Given text

They are everywhere. Often lavishly built and ridiculously tall, some look like architectural pranks. Sometimes they are built on former school or kindergarten grounds or in the front yards of houses whose owners have been chased off. Often they glitter in their unseemlyopulence right in the middle of a neighborhood that has obviously seen better days. Very occasionally you come across one whose modesty and sense of human purpose reassures somewhat.
Along with sprawling shopping centers, uncountable gas stations, and loads of unfinished or empty houses in suburban areas, new or rebuilt churches and mosques as well as other religious objects, such as landmark crosses, are without doubt the most striking visual feature of today’s Bosnia. They have mushroomed since the 1992-1995 war.
Such manifestations of religiosity, featuring super prominently in public and private life, might give the impression that Bosnia is a particularly pious nation.
Priests regularly speak in public on matters ranging from sex and eating or drinking habits to foreign policy, art, education, genocide, or court verdicts. They are usually taken very seriously.
In Christian parts of the country crosses often look down from hilltops or dangle from necks. Military and police units, kindergartens and schools, as well as government institutions have their patron saints.
In Muslim-majority areas, things as diverse as business gatherings, parliamentary sessions, and international art festivals are rescheduled because of Ramadan.
While the state still does its usual admin bit on births, weddings, and deaths, few families would nowadays dare not to let the priests play a role in letting them in and out of this world or get married. No matter if your faith is actually shaky. Priests are trained not to be squeamish, so even ardent atheists qualify. Bosnia’s last communist leader was buried earlier this year in the graveyard of an important mosque in a ceremony presided over by no less than the head of Bosnia’s Islamic Community.
Of course, public and private lives in many former communist countries have been “retraditionalized,” said Zlatiborka Popov-Momcinovic, a philosophy professor at the University of East Sarajevo. “The fall of communism … left a values vacuum. The old [communist] system of values had disintegrated and that brought about anxieties, with people lacking a sense of belonging and the old moral norms and rules no longer valid,” Popov-Momcinovic said.
She suggests, however, that a fair bit more than simply filling the gap left by communism is going on in Bosnia. Religion is the main ingredient of Bosnia’s ethnic identities and therefore divisions, with its function now being to “ideologically legitimize divisions and conflicts” and “turn our small differences into substantial ones and cement them,” she said.

Data provided

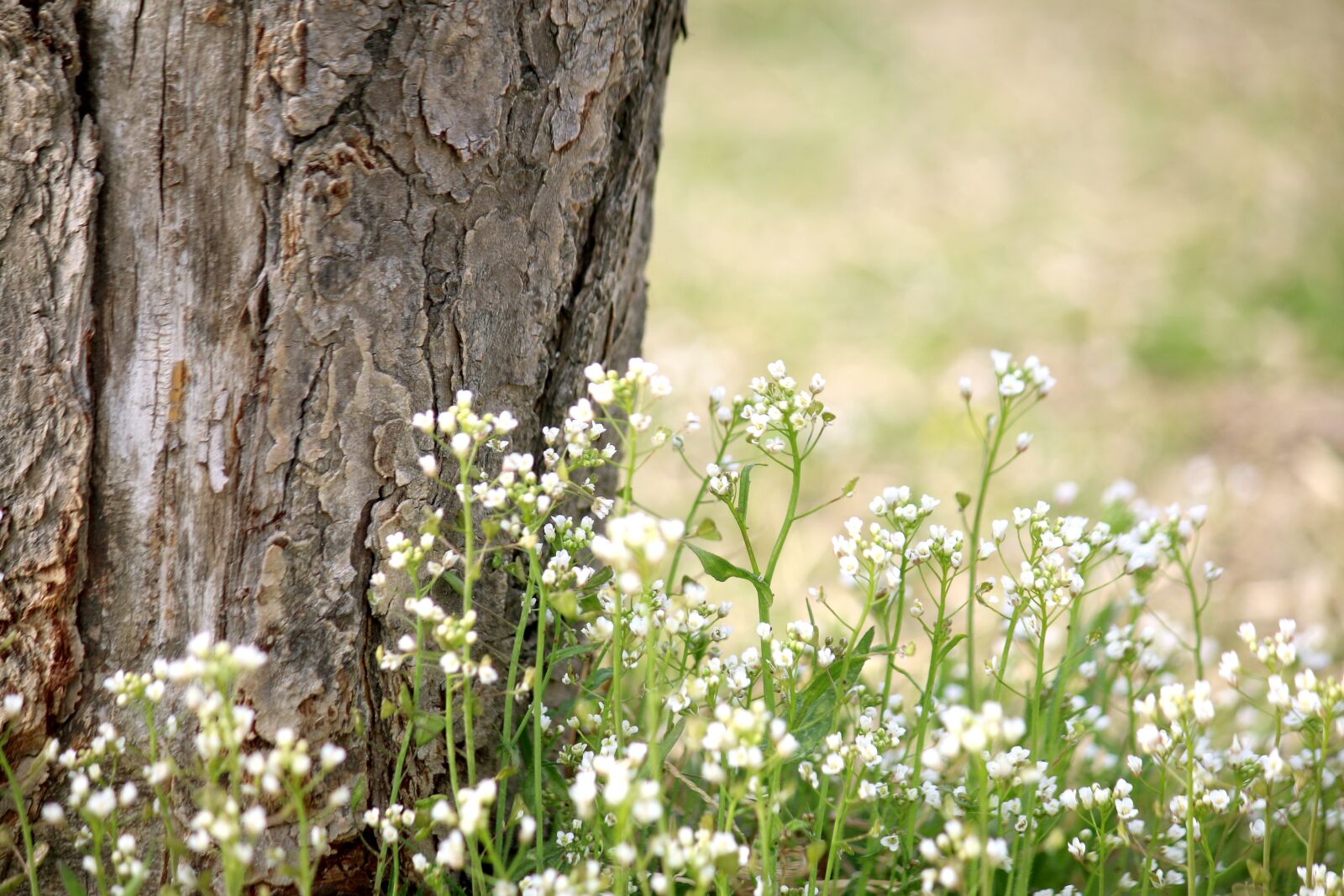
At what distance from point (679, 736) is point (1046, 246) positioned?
5.25 metres

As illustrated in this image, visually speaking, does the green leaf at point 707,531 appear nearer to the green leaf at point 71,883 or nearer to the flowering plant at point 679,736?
the flowering plant at point 679,736

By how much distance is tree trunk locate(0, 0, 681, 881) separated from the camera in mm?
1416

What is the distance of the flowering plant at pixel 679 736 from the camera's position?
1092mm

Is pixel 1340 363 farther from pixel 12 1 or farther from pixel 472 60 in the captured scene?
pixel 12 1

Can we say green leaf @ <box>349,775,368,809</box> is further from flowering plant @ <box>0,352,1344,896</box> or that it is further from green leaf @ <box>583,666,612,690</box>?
green leaf @ <box>583,666,612,690</box>

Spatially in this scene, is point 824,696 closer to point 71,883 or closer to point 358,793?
point 358,793

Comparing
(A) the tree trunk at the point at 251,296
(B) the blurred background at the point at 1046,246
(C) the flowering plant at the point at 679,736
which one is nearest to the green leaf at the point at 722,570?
(C) the flowering plant at the point at 679,736

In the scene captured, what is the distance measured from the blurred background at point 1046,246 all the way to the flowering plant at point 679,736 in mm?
1717

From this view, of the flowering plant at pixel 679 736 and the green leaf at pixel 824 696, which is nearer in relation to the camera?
the flowering plant at pixel 679 736

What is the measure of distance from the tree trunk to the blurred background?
205 centimetres

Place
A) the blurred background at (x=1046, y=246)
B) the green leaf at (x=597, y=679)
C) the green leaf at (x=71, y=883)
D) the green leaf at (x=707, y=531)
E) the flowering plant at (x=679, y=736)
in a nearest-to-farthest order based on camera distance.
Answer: the flowering plant at (x=679, y=736)
the green leaf at (x=71, y=883)
the green leaf at (x=707, y=531)
the green leaf at (x=597, y=679)
the blurred background at (x=1046, y=246)

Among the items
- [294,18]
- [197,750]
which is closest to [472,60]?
[294,18]

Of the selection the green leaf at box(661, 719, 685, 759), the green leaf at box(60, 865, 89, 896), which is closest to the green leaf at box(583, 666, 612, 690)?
the green leaf at box(661, 719, 685, 759)

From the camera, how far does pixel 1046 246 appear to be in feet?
19.6
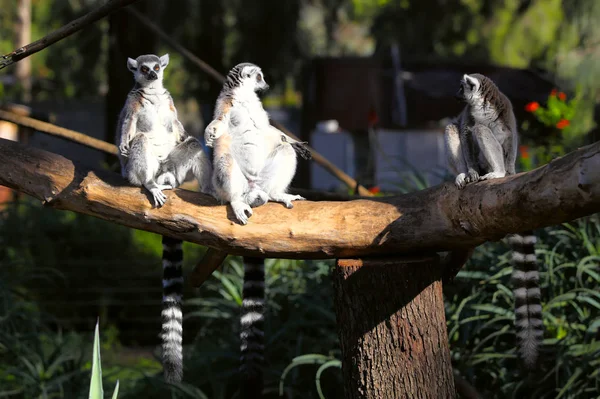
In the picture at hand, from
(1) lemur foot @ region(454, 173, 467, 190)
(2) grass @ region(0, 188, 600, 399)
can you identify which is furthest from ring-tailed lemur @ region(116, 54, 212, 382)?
(1) lemur foot @ region(454, 173, 467, 190)

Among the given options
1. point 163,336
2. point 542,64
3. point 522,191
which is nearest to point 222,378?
point 163,336

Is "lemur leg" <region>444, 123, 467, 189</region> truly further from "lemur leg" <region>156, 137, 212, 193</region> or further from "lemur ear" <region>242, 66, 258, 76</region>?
"lemur leg" <region>156, 137, 212, 193</region>

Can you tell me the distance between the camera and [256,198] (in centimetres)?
336

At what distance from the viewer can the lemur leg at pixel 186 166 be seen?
3.64 m

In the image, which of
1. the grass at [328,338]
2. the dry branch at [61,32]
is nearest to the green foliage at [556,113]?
the grass at [328,338]

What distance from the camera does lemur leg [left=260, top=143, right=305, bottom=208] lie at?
12.0 feet

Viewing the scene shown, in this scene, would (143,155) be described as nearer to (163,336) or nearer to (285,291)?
(163,336)

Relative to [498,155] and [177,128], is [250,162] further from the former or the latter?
[498,155]

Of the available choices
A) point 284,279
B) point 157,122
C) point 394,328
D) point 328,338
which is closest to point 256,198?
point 157,122

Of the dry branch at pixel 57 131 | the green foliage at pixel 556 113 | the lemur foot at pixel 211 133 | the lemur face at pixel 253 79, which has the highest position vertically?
the green foliage at pixel 556 113

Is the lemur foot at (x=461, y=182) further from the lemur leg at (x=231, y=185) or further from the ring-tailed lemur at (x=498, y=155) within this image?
the lemur leg at (x=231, y=185)

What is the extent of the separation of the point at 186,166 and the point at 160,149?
176 mm

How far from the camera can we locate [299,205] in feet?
10.3

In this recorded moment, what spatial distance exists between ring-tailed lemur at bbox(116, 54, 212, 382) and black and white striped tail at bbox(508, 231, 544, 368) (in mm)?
1534
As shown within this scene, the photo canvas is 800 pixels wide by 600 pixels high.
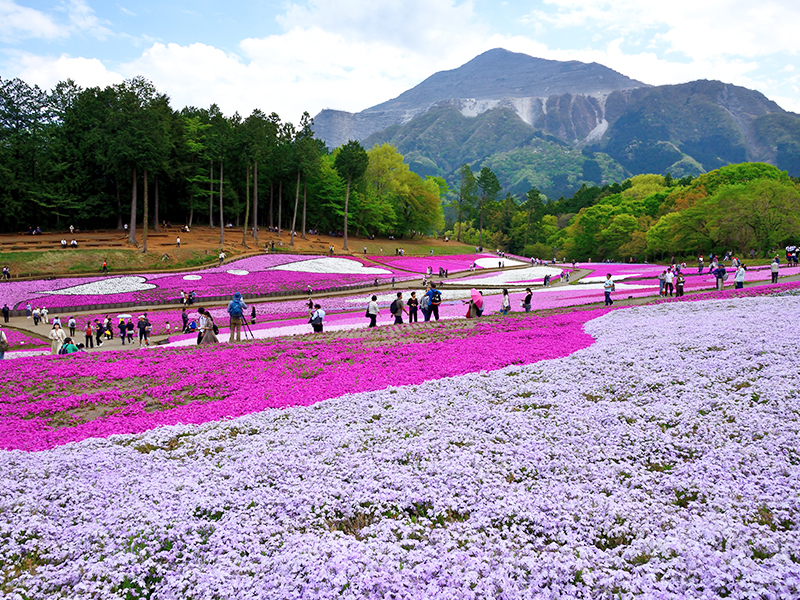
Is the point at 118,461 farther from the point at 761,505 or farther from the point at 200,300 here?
the point at 200,300

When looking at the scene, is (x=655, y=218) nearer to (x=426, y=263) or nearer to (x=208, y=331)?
(x=426, y=263)

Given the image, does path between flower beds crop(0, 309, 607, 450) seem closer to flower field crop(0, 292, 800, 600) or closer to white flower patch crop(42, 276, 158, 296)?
flower field crop(0, 292, 800, 600)

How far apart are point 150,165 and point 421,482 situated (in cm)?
5841

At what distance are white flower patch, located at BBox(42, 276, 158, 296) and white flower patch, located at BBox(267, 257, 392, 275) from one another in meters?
13.7

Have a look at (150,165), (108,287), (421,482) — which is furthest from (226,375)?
(150,165)

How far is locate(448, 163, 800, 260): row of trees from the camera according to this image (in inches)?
2422

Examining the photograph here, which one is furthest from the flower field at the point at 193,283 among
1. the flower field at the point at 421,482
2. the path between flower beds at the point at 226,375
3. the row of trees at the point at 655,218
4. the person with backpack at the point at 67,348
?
the row of trees at the point at 655,218

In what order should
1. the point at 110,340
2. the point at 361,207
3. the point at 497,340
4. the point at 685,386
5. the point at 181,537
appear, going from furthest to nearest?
the point at 361,207
the point at 110,340
the point at 497,340
the point at 685,386
the point at 181,537

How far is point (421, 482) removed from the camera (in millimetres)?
7305

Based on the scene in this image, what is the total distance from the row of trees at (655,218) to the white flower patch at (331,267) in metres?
46.9

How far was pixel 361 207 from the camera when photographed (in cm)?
8650

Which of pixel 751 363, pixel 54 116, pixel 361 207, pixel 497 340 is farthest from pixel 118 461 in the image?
pixel 54 116

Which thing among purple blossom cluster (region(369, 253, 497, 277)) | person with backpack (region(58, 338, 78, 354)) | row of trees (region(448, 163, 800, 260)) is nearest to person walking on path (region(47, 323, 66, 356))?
person with backpack (region(58, 338, 78, 354))

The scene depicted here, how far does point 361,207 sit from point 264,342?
229 feet
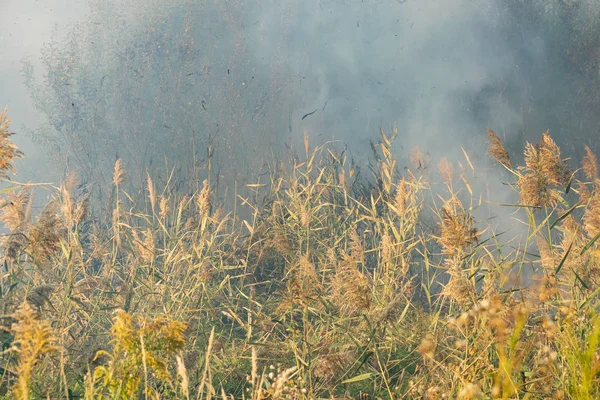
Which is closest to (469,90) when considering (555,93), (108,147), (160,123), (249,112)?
→ (555,93)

What you need to do
Write the next part of the article on religion in postwar Bosnia, beginning immediately after its final sentence.

The result
Type in “kriz na” (cross at) and Google offers to finish your thought as “Kriz na Humu.” Hum is a hill that towers above the city of Mostar, where 19 years ago the Catholic Bosnian Croats and the Bosniaks (Bosnian Muslims) fought one of the most vicious battles of the war, ending in what is still in effect a divided city. The gun that brought the iconic Ottoman Old Bridge down in 1993 was fired from Hum. The bridge was reconstructed after the war.
The Croats controlled the hill, which can be seen from any corner of the city. So when peace broke out due to a draw on the battlefield, what better way of making clear that the Croat claim on the whole of Mostar is still alive than to erect a huge cross right on top of it for everyone to see?
Ivo Markovic, a Franciscan theologian in Sarajevo, argues that in postwar Bosnia religious objects have been built “to show who a particular territory belongs to.” “The cross above Mostar is a message to the Muslims. HVO [Croat wartime militia] encircled all Muslim areas by crosses to tell them that those territories don’t belong to them, so the cross here is a hostile symbol, a sign of division,” Markovic said.
Which is why Bosnian Serb war veterans in 2008 proposed to erect a 26-meter-high cross on a hill overlooking Sarajevo, now dominated by Bosniaks. One of the hills from which the Orthodox Christian Bosnian Serbs shelled the city, Zlatiste, remained part of the country’s Serb entity, Republika Srpska. The initiative to build a cross, which would have been visible from the city center, was abandoned after protests from Sarajevo and a counterproposal from the Bosnian Serb strongman, Milorad Dodik, then prime minister of Republika Srpska, to build a church instead.
Or perhaps for a better salt-to-open-wound example, consider the new Serb church in Budak, a location near Srebrenica just a stone’s throw from one of the mass graves and the memorial center where thousands of Bosniak victims of the 1995 Srebrenica genocide have been buried.
The Bosniaks play the game of marking their territory with places of worship equally well. For example, the Turhan Beg Mosque in Ustikolina, thought to be the oldest in the country, was destroyed by Bosnian Serb forces in the 1992-1995 war. Ustikolina is in a narrow stretch of territory in eastern Bosnia that now belongs to the Bosniak-Croat Federation entity, nearly surrounded by Republika Srpska and very close to Bosnia’s border with Serbia. When the mosque was rebuilt in 2007, instead of the original-size minaret of some 30 meters (98 feet) it got a new one twice as high, “so that it can even be seen from Serbia, to show that this is Bosnia,” Markovic said.
Nerzuk Curak, a political scientist at the University of Sarajevo, calls this phenomenon “urine marking.”
“Rebuilding of any religious object destroyed in the war is worthy of support. Often they are part of cultural heritage. They should be rebuilt to look exactly as they used to, but they often aren’t. Instead of beautiful, old Bosnian mosques we get megalomaniacal mosques that do not testify piety, but power. When religion testifies power, it is overbearing, which clashes with religious principles,” Curak said.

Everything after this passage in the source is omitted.